Now, apply the doctrine to this case. Yes, the condom was (at least partially) responsible for the pregnancy. But that pregnancy needn’t result in 18 years of expense, because having an abortion will reduce the harm to the cost of the procedure plus pain/suffering for the woman. So, if the woman chooses to have the child anyway, should the duty to mitigate damages limit the condom manufacturer’s liability to the costs associated with having an abortion? Why or why not?
The Thin-Skull Rule. This rule says that a tortfeasor (someone who wrongfully causes harm to another) must take the victim “as he finds her.” If it just happens that the victim is especially vulnerable – say, because she had an eggshell skull that was especially easy to crack – then so be it; the tortfeasor is still responsible for the full damages. This rule makes economic sense, because the existence of extra-vulnerable people is a fact of the world that must be taken into account by those producing products or taking other risks; their existence increases the benefit of taking precautions.
Perhaps this rule, or rather the abstract principle it embodies, provides a response to the abortion argument above. For whatever reason, some people have a strong moral principle that prevents them from having abortions. For these people, pregnancy implies childbirth (absent a natural miscarriage), and therefore 18 years of expense follow directly from the defective condom. The condom manufacturer must take these customers as it finds them, without expecting them to change their moral codes. So, if a woman impregnated as a result of a defective condom chooses not to have an abortion, should the thin-skull principle imply that the condom manufacturer is liable for the entire cost of raising the child?

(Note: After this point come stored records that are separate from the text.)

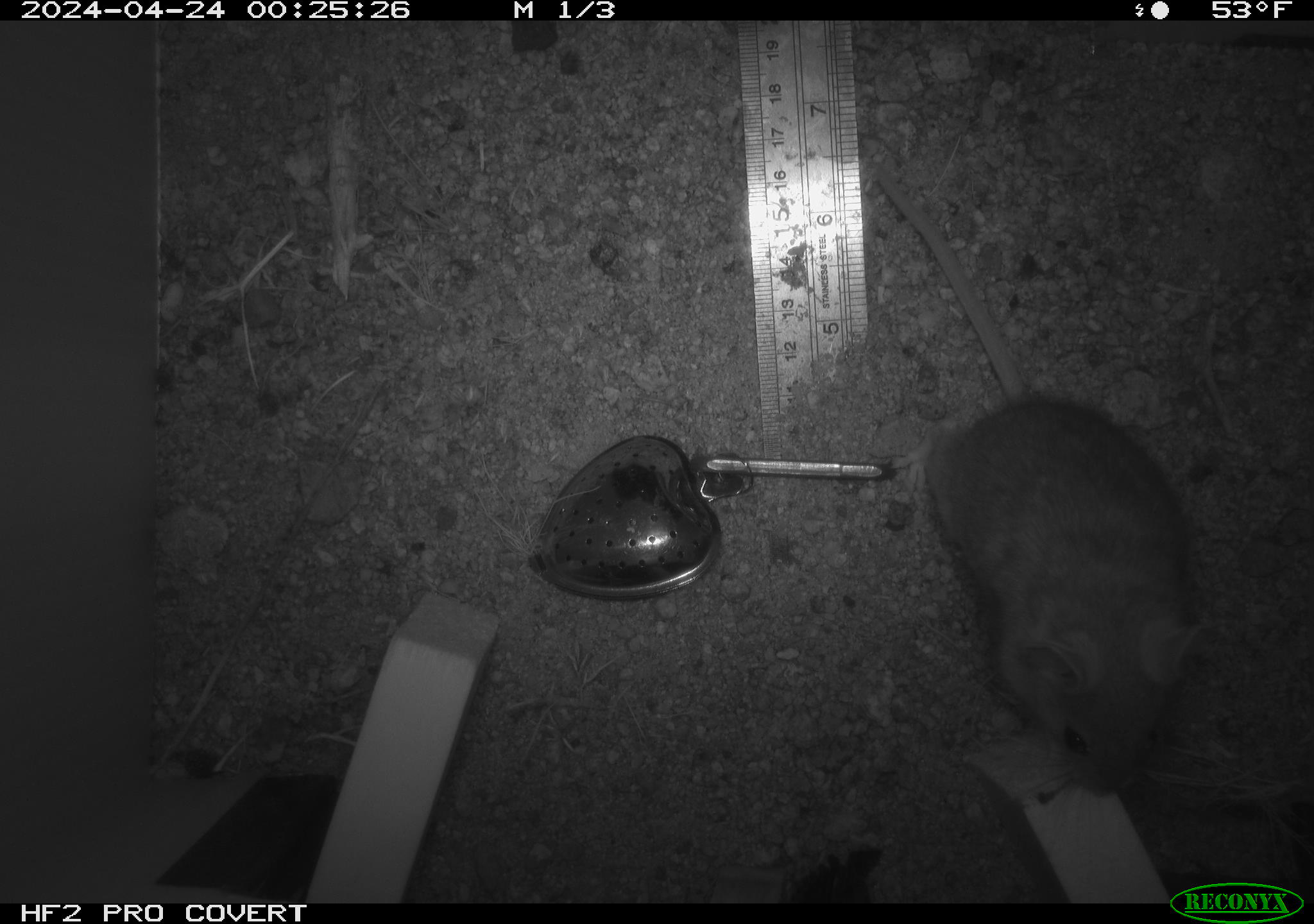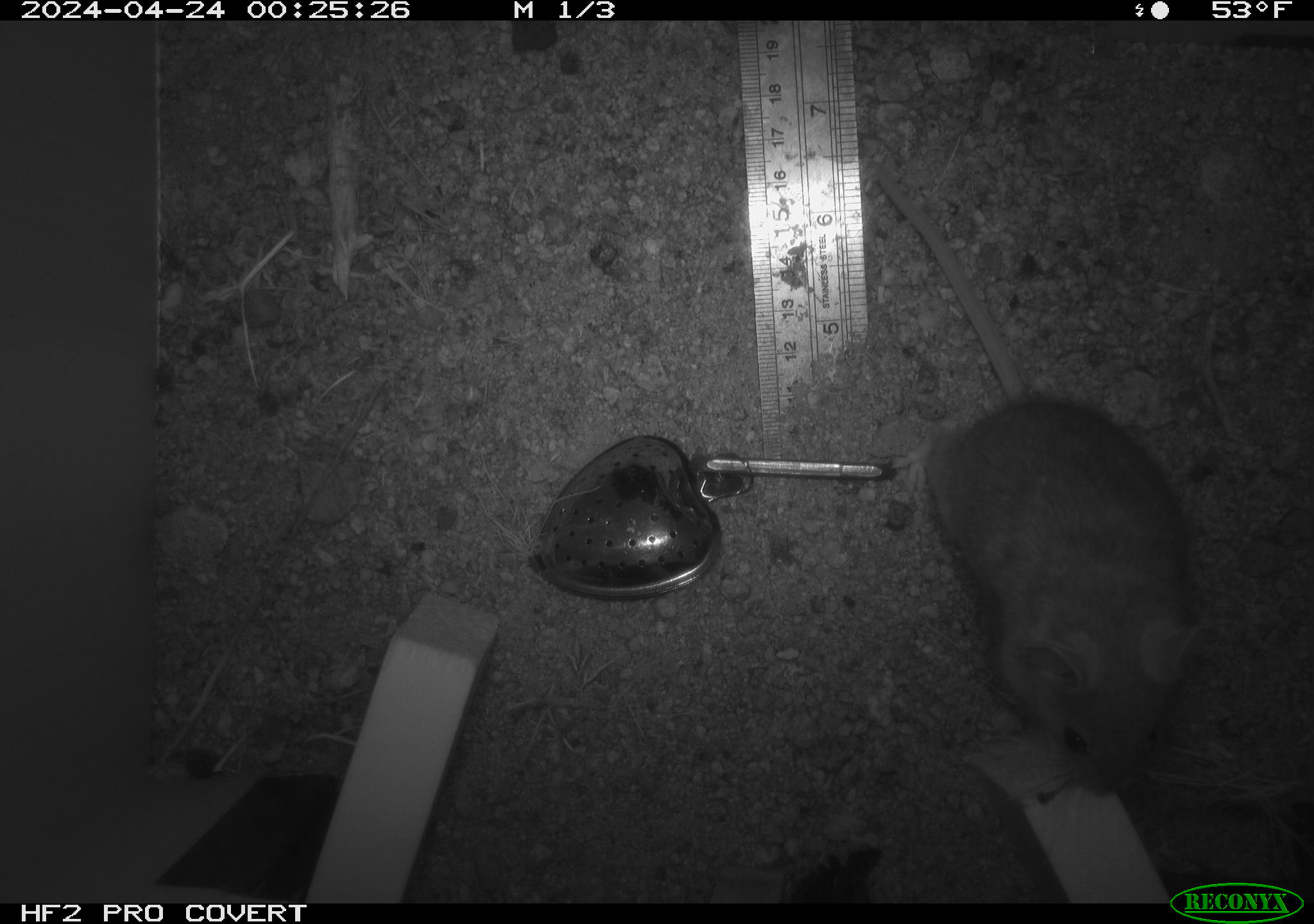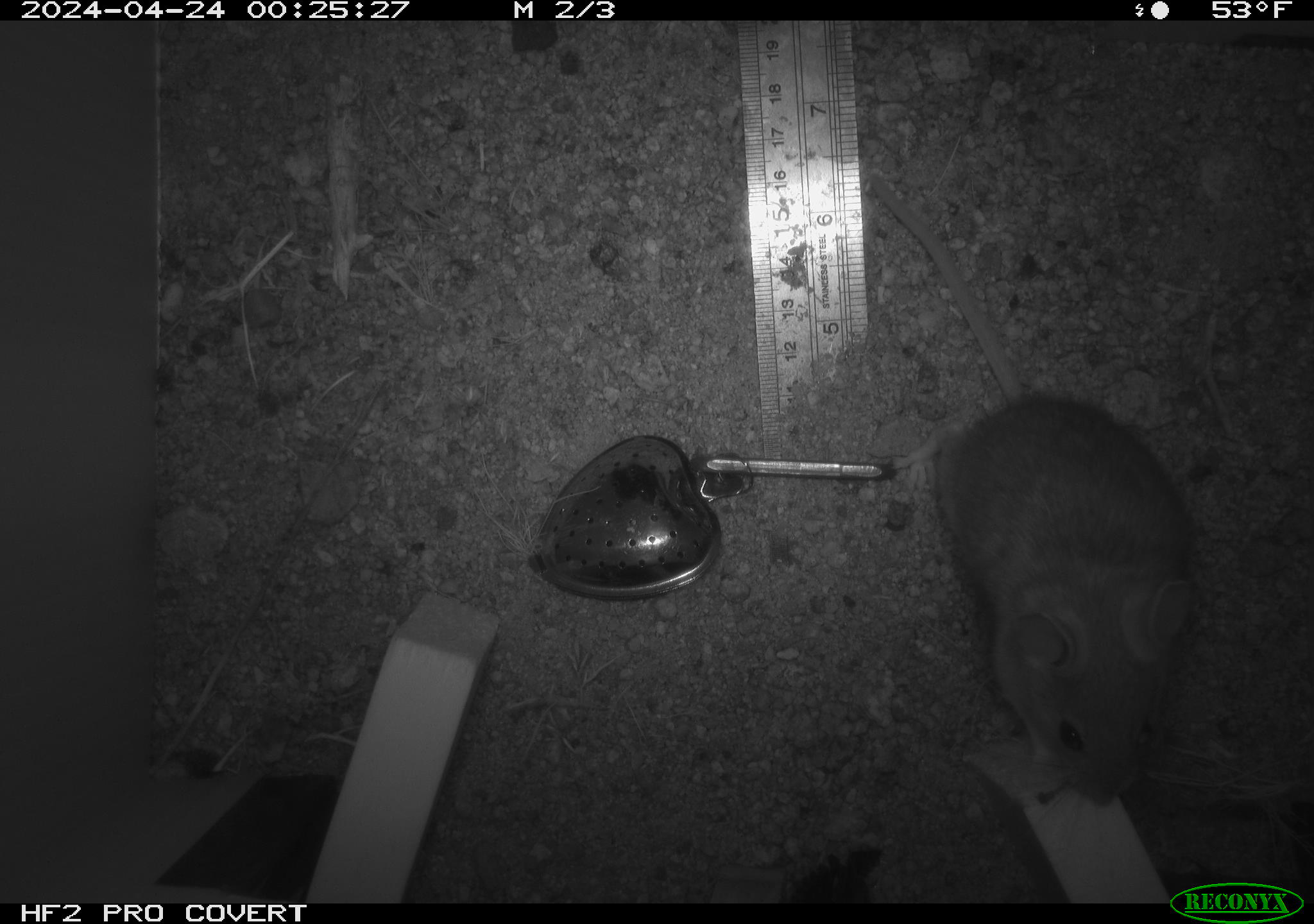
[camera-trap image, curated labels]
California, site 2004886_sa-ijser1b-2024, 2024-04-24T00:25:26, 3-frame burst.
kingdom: Animalia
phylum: Chordata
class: Mammalia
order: Rodentia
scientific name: Rodentia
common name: woodrat or rat or mouse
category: woodrat or rat or mouse species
Woodrat or rat or mouse species (woodrat or rat or mouse) (Rodentia).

How should the courts approach the hypothetical case I’ve described? (Not how would they, but how should they.) And what legal rule would give people the best economic incentives? I will update this post later with my thoughts on the matter, although I’ll admit right now that I don’t have a satisfying answer.
Let me anticipate two possible responses. First, assume that abortion is a legal option, so we can take that issue off the table as much as possible. Second, it’s worth noting that even the best condoms have a failure rate, and anyone using a condom should know that. Okay, but in this case, the condoms have a higher-than-advertised failure rate, and the advertised rate induced some degree of reliance by the customer. Still, the customer did assume some risk by choosing to have sex at all. So let’s suppose a court decides, under a theory of comparative negligence, that the parents are responsible for one-half of the damages, and the condom manufacturer is responsible for the other half. The question remains: one-half of what? The entire cost of raising the child to 18, or just the cost of an abortion?
UPDATE: As promised, here’s my take. I wouldn’t give the thin-skull rule much weight here, because I don’t think people’s moral beliefs ought to be treated as “pre-existing conditions” that cannot be helped. You choose your moral beliefs, and if your moral beliefs cause you greater expense, that’s your problem. In addition, as JB mentioned in the comments, it’s not really true that 18 years of expense follow from getting pregnant and forgoing abortion, because you can give a child up for adoption. If the mother can avoid paying to raise the child, then the duty to mitigate damages at least shields the manufacturer from that portion of the cost. Still, I think the manufacturer’s error ought to make it liable for something; and it’s foreseeable that, for many women, childbirth will be a lower-cost option than abortion once psychic costs are taken into account. So I’m inclined to support JB’s suggested compromise: the manufacturer should be held liable for the pregnancy & childbirth or abortion (whichever the mother chooses, and including lost wages) and nothing more. However, I admit the ad hoc quality of this recommendation troubles me.